With Big Ten football programs returning to play later this month amid the pandemic, certain coaching staffs are taking precautions. At Ohio State, some coaches are not staying at home to help limit the risk of COVID-19 entering the program, coach Ryan Day said.
“I don’t think people realize the sacrifices everyone is making to play a season,” Day said Friday, via ESPN.
“Didn’t put any guidelines in place or tell somebody how to handle their business at all,” Day said. “We just talked about how having school-aged children who are going to school is a risk. They’re at school, they’re exposed. Some of the sports leagues are still going on and they’re playing. It’s an exposure, it’s an unknown, so to be aware of it; each guy’s handling it their own way.
“It isn’t easy.”
There is no requirement for coaches on where to stay; they’re able to make their own decision, Day said. The school is testing players and staff members in “Tier 1” daily for the novel coronavirus.

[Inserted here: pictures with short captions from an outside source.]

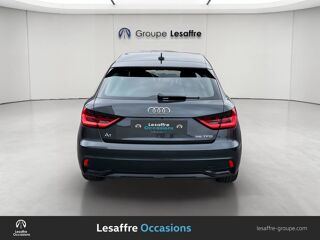 A1 Sportback 25 TFSI 95 ch S tronic 7 2025 occasion 62500 Salperwick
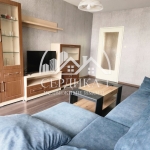 Дава се под наем Тристаен апартамент в София, Люлин 9 - 90 кв.м за 698.19 € - Снимка #1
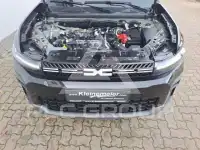 2026 Dacia Bigster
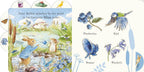 Peter Rabbit: First Colours: Tabbed Board Book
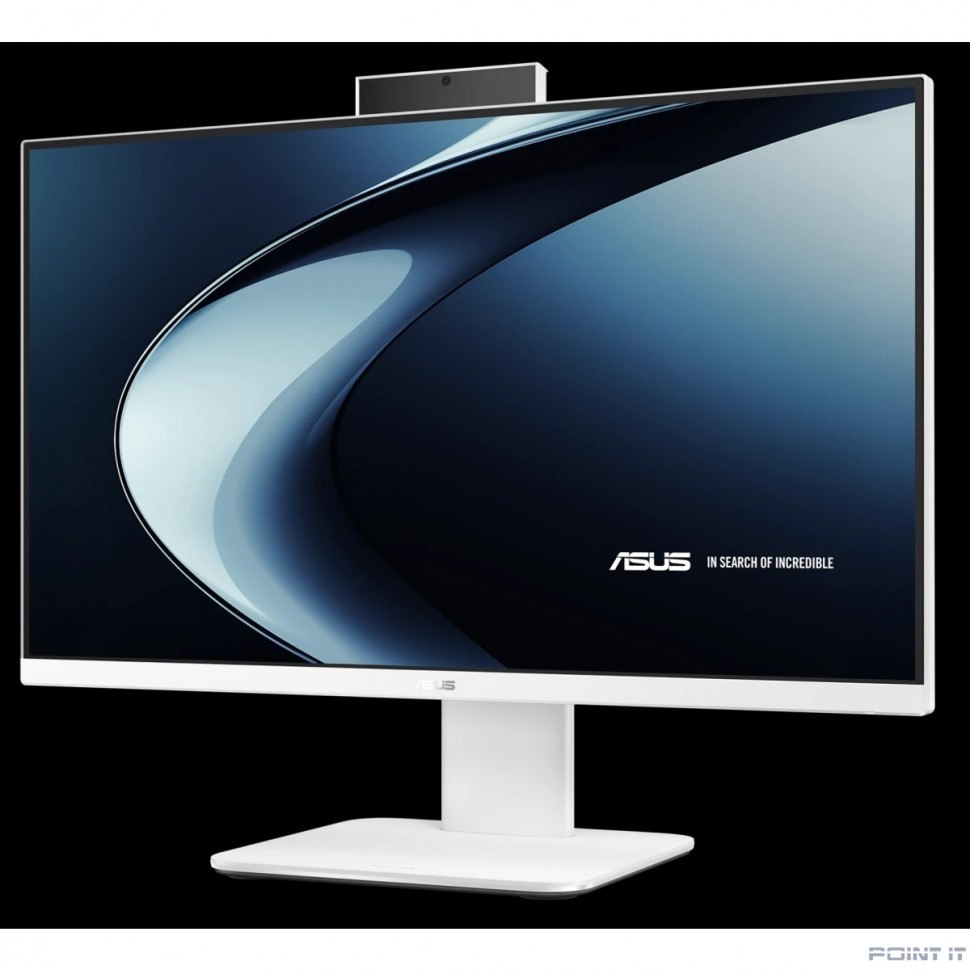 ASUS V440VAK-WPC0680 [90PT03X1-M01560] White 23.8" {Full HD i7 13620H/16Gb/SSD512Gb UHDG/noOS/kb/m}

Coaches who are not living at home are seeing their families in other ways, per ESPN, like in outdoor settings with everyone wearing masks. Day said he wears a mask when he’s inside his home.

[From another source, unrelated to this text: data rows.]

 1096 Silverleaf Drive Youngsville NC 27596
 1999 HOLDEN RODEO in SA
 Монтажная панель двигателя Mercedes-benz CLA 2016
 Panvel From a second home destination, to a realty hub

Ohio State kicks off its season Oct. 24 at home against Nebraska. The schedule covers nine consecutive weeks with no open dates. Per conference regulations, if a player tests positive for COVID-19 he will miss at least 21 days before returning to competition.
Day said it’s nice to feel safe in the practice facility, but “once you leave here, everything changes.”
“Honestly, it’s scary because it can ruin your whole season just like that with one day, with one exposure.”
Penn State head coach James Franklin said in July his family was going to stay in Florida during the football season while he was in State College. His daughter has sickle cell disease and he said he didn’t want to risk her getting infected.